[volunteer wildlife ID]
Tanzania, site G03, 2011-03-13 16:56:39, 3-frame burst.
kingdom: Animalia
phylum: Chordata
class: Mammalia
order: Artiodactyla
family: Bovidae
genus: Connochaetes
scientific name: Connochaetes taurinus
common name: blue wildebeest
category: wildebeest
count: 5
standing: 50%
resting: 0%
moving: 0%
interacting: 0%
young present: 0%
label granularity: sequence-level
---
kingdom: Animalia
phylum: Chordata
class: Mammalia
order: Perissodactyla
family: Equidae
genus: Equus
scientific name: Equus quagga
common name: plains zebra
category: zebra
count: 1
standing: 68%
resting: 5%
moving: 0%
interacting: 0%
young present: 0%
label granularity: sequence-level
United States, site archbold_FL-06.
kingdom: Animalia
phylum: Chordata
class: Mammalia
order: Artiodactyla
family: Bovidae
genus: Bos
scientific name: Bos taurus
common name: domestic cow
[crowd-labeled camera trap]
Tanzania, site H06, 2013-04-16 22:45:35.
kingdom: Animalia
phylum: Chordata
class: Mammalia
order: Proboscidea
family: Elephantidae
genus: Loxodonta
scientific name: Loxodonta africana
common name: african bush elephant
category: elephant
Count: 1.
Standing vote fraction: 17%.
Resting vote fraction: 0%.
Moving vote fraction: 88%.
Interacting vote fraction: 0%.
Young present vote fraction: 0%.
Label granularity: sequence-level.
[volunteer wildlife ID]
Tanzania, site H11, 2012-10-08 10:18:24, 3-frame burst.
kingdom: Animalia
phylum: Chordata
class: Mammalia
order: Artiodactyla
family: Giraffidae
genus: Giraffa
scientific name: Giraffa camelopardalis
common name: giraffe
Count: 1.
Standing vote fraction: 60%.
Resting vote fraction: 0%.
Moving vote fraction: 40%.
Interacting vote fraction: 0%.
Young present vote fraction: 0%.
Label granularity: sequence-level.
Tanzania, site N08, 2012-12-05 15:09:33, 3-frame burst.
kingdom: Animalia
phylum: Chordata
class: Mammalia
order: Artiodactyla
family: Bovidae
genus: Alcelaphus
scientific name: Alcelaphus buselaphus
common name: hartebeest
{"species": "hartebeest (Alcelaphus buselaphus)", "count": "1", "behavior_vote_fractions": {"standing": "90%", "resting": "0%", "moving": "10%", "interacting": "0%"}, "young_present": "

....

:: WORK TO COMPLETE ::
From the records above, copy only the lines starting with the line that holds "Tanzania, site H06, 2013-04-16 22:45:35." and going on through the line that holds "common name: hartebeest", exactly as written.

:: ANSWER SECTION ::
Tanzania, site H06, 2013-04-16 22:45:35.
kingdom: Animalia
phylum: Chordata
class: Mammalia
order: Proboscidea
family: Elephantidae
genus: Loxodonta
scientific name: Loxodonta africana
common name: african bush elephant
category: elephant
Count: 1.
Standing vote fraction: 17%.
Resting vote fraction: 0%.
Moving vote fraction: 88%.
Interacting vote fraction: 0%.
Young present vote fraction: 0%.
Label granularity: sequence-level.
[volunteer wildlife ID]
Tanzania, site H11, 2012-10-08 10:18:24, 3-frame burst.
kingdom: Animalia
phylum: Chordata
class: Mammalia
order: Artiodactyla
family: Giraffidae
genus: Giraffa
scientific name: Giraffa camelopardalis
common name: giraffe
Count: 1.
Standing vote fraction: 60%.
Resting vote fraction: 0%.
Moving vote fraction: 40%.
Interacting vote fraction: 0%.
Young present vote fraction: 0%.
Label granularity: sequence-level.
Tanzania, site N08, 2012-12-05 15:09:33, 3-frame burst.
kingdom: Animalia
phylum: Chordata
class: Mammalia
order: Artiodactyla
family: Bovidae
genus: Alcelaphus
scientific name: Alcelaphus buselaphus
common name: hartebeest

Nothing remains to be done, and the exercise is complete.